* **EXTRACTED INFORMATION**
--------

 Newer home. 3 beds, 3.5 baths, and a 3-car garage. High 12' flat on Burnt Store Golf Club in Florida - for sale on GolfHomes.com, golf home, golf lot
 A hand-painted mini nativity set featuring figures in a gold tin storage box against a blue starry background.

--------

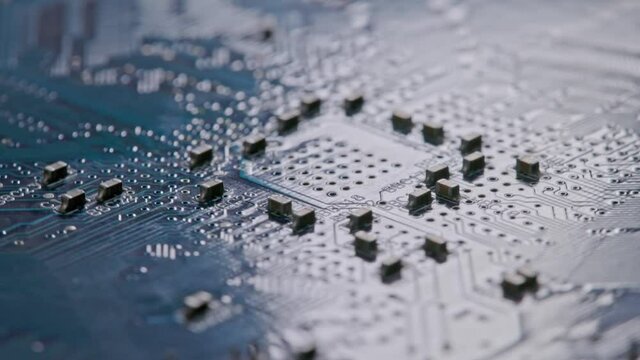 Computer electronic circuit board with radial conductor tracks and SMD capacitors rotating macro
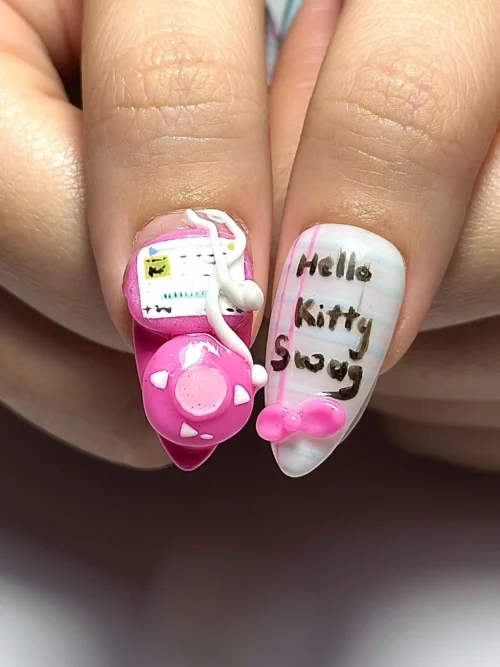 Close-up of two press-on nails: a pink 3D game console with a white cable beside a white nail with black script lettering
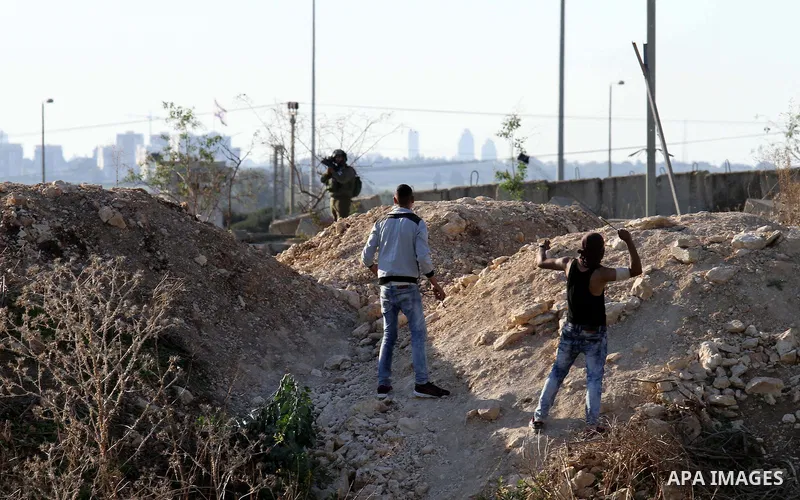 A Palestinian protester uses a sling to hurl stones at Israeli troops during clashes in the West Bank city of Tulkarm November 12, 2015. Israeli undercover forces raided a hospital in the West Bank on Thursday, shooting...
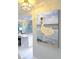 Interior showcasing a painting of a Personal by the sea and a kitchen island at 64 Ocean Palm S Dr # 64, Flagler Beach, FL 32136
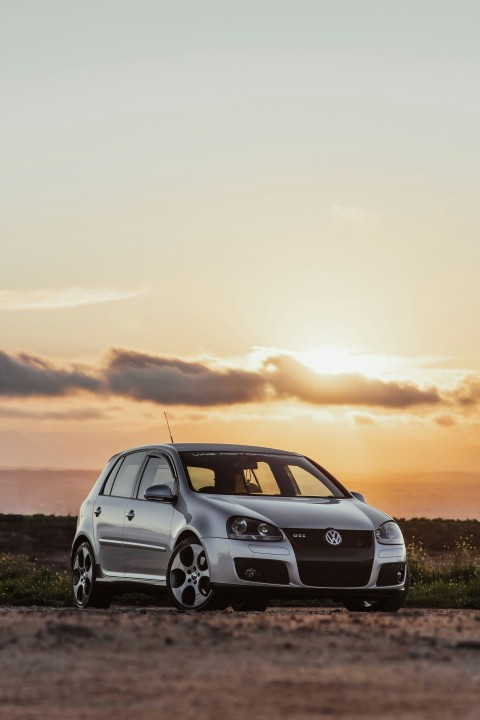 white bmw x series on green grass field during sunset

--------

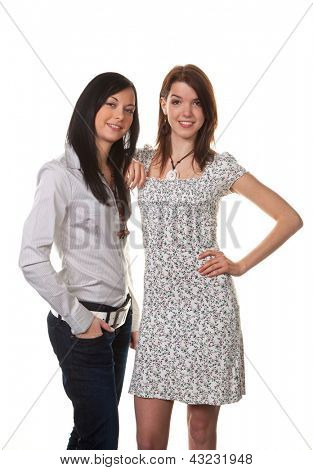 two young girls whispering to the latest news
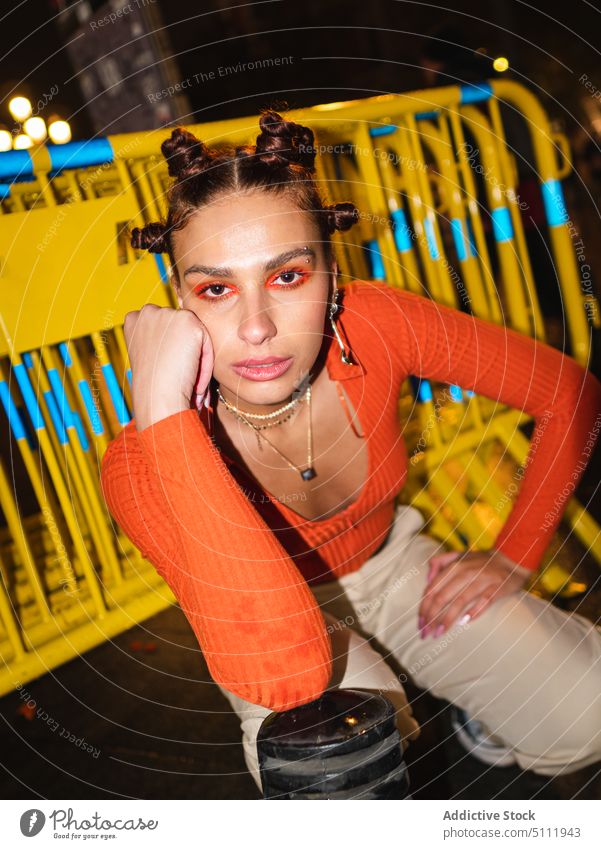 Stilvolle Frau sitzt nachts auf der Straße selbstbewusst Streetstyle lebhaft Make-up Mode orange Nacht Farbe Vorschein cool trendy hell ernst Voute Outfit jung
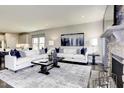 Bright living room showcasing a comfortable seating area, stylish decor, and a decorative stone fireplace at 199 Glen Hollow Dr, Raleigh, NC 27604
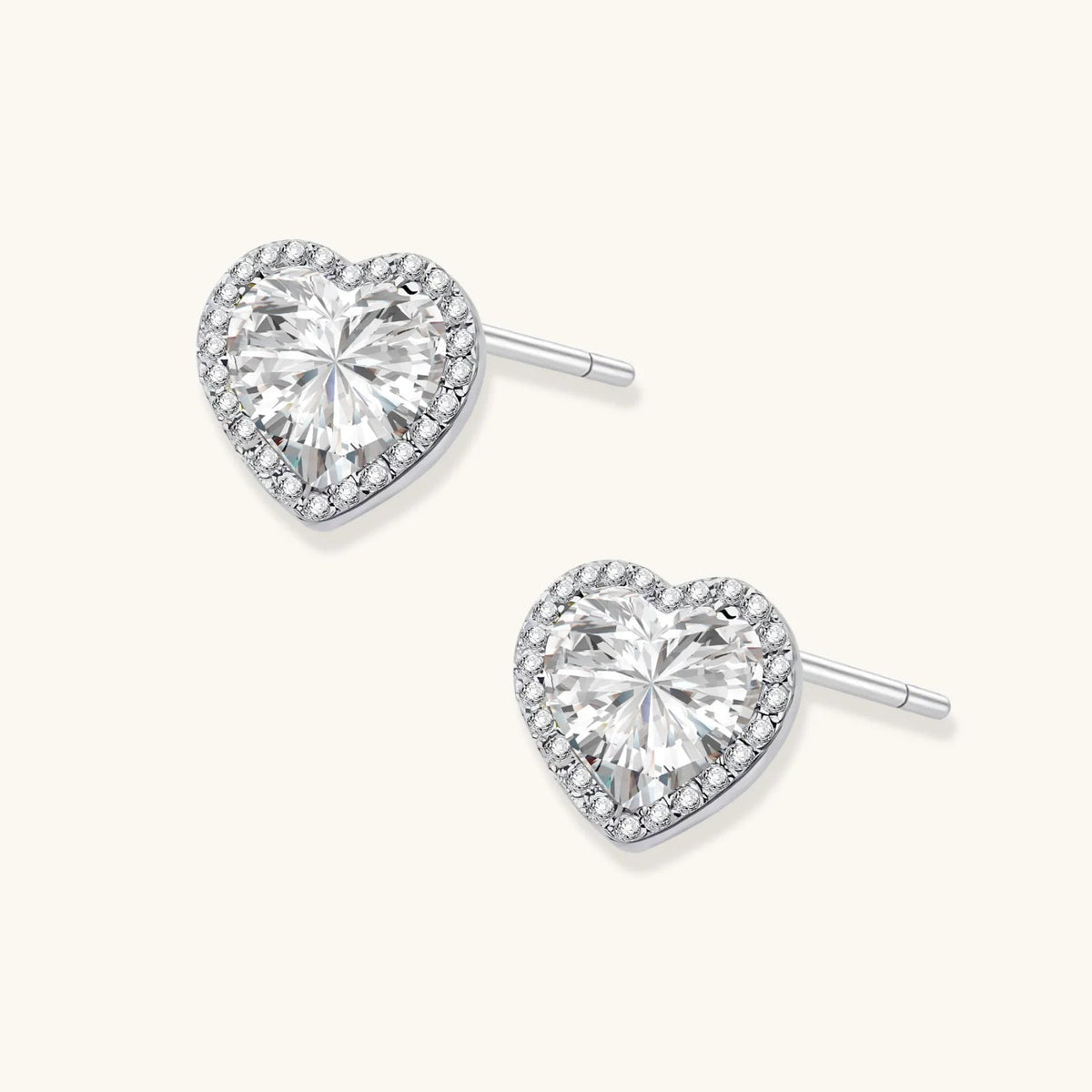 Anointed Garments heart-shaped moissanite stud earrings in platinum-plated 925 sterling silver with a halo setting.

--------

* **EXERCISE BRIEF**
Though the entries above contain pictures, none should be copied; reproduce only the lines between the one holding "Interior showcasing a" and the one holding "white bmw x", inclusive, exactly as written.

* **TASK OUTPUT**
 Interior showcasing a painting of a Personal by the sea and a kitchen island at 64 Ocean Palm S Dr # 64, Flagler Beach, FL 32136
 white bmw x series on green grass field during sunset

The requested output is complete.